QUOTED PASSAGE —
In the future, Kojak Liberals would be wise to return to “the things government knows how to do,” such as, “putting cops on the street” and “keeping the parks clean,” all the while cutting spending on the “things it doesn’t know so much about”—namely, “a range of social service programs.”  After all, according to Dionne, “Social service spending has mostly benefited the urban poor and—perhaps at least importantly—the providers (social workers, health administrators and the like) who served them.  In the cities, the poor are disproportionately African American and Latino.”  Following the desperately needed demographics lesson, Dionne speculated that more efficient, equitable spending on “basic services” (like enforcement and incarceration) “help all classes,” because “rich and poor alike benefit from more cops on the beat and safer public parks.”

WORK REQUEST — In the passage about Kojak Liberals, what two examples are given of "the things government knows how to do"? The records that follow have nothing to do with this passage about Kojak Liberals.

EXCERPTED RECORDS —
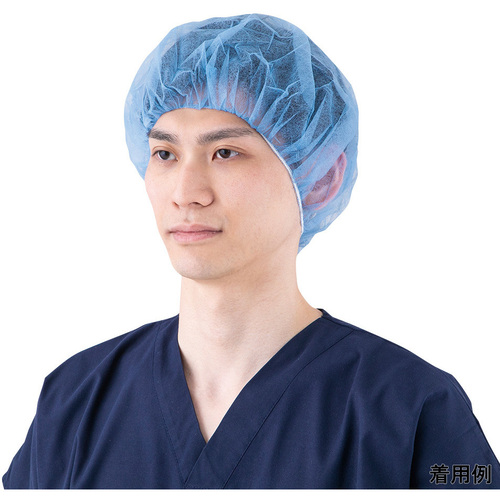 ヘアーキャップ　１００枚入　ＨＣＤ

---

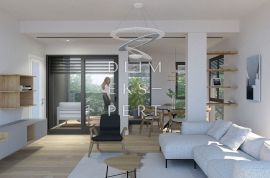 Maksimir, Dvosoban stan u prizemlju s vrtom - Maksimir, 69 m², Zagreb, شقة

WRITTEN RESPONSE — Putting cops on the street and keeping the parks clean.